Investing $25,000, the hospital system added state-of-the art equipment and changed its treatment rooms, which are now fully compliant with infection-control measures to prevent the spread of Covid-19. The hospital’s dental practice reopened on Jan. 4.

“We are the only [medical] group seeing patients who do not wear a mask,” explained Dr. Leonard Patella, chairman of dental medicine at Glen Cove Hospital. “Drilling is in the mouth, and it generates an aerosol, which can be infectious.”

Surgical extractions, dental implant placements and any routine use of hand instruments including teeth cleanings, also produce aerosols.

Three single-occupant isolation rooms were constructed at the dental center in Glen Cove to contain airborne pathogens. In the negatively pressurized rooms, air is pulled in and exhaust is routed through ductwork and high-efficiency particulate air filters. Unlike traditional dental-office configurations, the center’s reconstructed rooms have doors.

“We have purified fresh air circulating in the rooms,” Patella said. “And the aerosols leave the room through the negative pressure ventilation system. That’s why the room has to be sealed. The bad air is taken out and fresh air is always coming in.”

High-speed suction also helps contain aerosols, Patella said. “I use the Isodry self-isolation system, because while drilling, the saliva goes into it and it sucks in the aerosol.”

The dentists wear full personal protective equipment, including N95 masks, which they cover with surgical masks. After each patient, dentists and hygienists dispose of all PPE except the N95’s.
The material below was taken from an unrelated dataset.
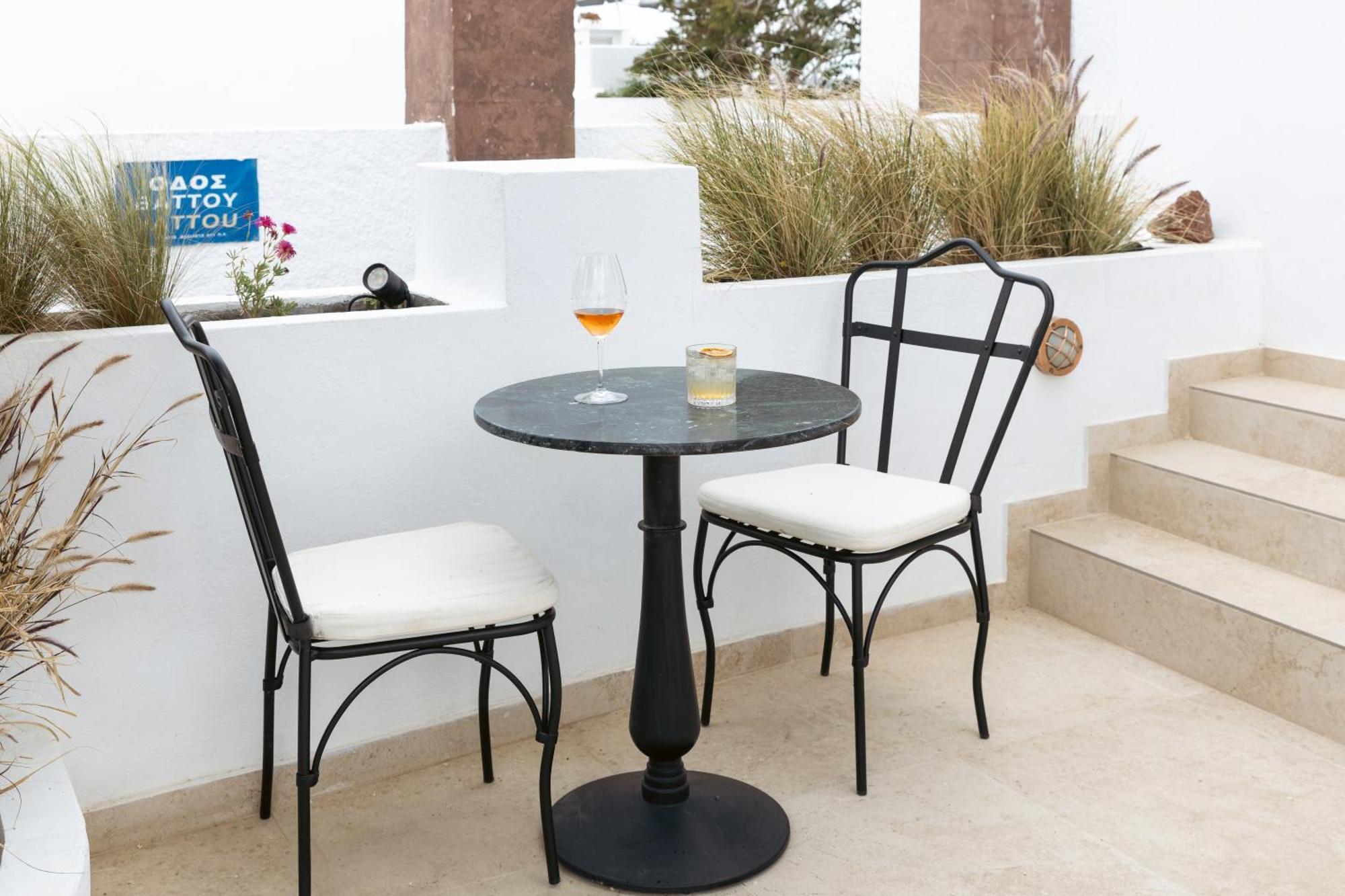 Meroviglia Boutique Hotel إيميروفيغلي الغرفة الصورة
Complying with ADA recommendations, no one enters the sealed treatment room for 15 minutes after a patient leaves, because aerosols can still be in the air. The aerosol will settle, and can then be removed from surfaces when the room is cleaned.
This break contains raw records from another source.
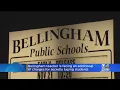 Bellingham Teacher Faces 61 Additional Charges Related To Secret Recordings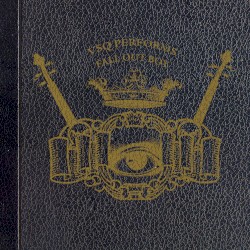 The String Quartet Tribute to Fall Out Boy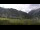 Webcam in Scharnitz, 5.8 km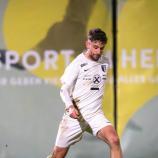 Andreas Nicoletti a réussi : son état est stable. © FC Obermais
In the interest of safety, patients no longer sit in the waiting room. They wait outside the office for a call when it’s time to go in for their appointment.
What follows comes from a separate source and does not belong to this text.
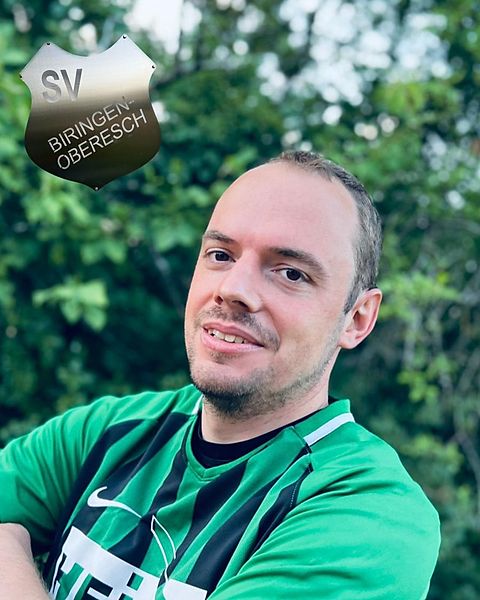 Foto: Mosler Michael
Dr. Joshua Segal has been an oral surgeon at Glen Cove’s dental center for two years. The renovated center provides more opportunities for sedation to be used for extractions and dental implants, he said. Segal, the director of the oral maxillofacial surgery program at Northwell, said he enjoys working at the Glen Cove facility. “It’s nice to treat patients in a facility like this in a medical suite close to the Glen Cove Hospital,” he said.

Many people have avoided going to the dentist during the pandemic, Segal said. As a result, some have needed oral surgery because decayed teeth can no longer be saved. Patella said he had seen nine fractured teeth as a result of people delaying dental visits, or clenching and grinding excessively from the stress of the pandemic. “They come in and point to their jaw and think the pain is from their teeth,” he said, “but it’s from their jaw.”

Dr. Jacqueline Sobota, one of the center’s dentists, said that most patients accept the new precautions, which include a new procedure when patients sit down in the dental chair. They rinse for a minute with a peroxide-and-water solution to reduce the “viral load” in their mouth, Sobota explained.

Once they’re accustomed to the sight of their dentist in full-body PPE, Sobota said, “Then it’s the same, except for the use of extra suction, which the patient might notice. We’re probably doing above and beyond anything the [Centers for Disease Control] is recommending.”

As for the possibility of dentists having the virus, a study from the ADA Science & Research Institute and Health Policy Institute found that fewer than 1 percent of dentists nationwide were estimated to be Covid-19 positive as of June, during the springtime peak. The study was published in the November issue of The Journal of the American Dental Association.

Patella said he could still remember a patient who came into his Northwell Manhasset dental office in June, before renovations were complete in Glen Cove. “She said she had to stand six feet away at the window,” he recounted. “Then she opened her mouth and pointed to the area that was hurting her. I said, ‘I can’t see from here.’”

The patient asked him to change his gloves in front of her, and only then did she sit down in the dental chair and allow Patella to look into her mouth.

“Dentistry is about trust,” he said, “and that is developed over time.”